START RECORDS FOR PROCESSING

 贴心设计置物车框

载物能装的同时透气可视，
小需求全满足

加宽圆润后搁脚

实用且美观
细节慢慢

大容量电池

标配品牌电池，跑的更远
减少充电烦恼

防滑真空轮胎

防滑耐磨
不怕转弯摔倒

END RECORDS FOR PROCESSING

— HOW TO COMPLETE THIS TASK —
Repeat each record exactly, leaving nothing out.

— COMPLETED EXERCISE —
 贴心设计置物车框

载物能装的同时透气可视，
小需求全满足

加宽圆润后搁脚

实用且美观
细节慢慢

大容量电池

标配品牌电池，跑的更远
减少充电烦恼

防滑真空轮胎

防滑耐磨
不怕转弯摔倒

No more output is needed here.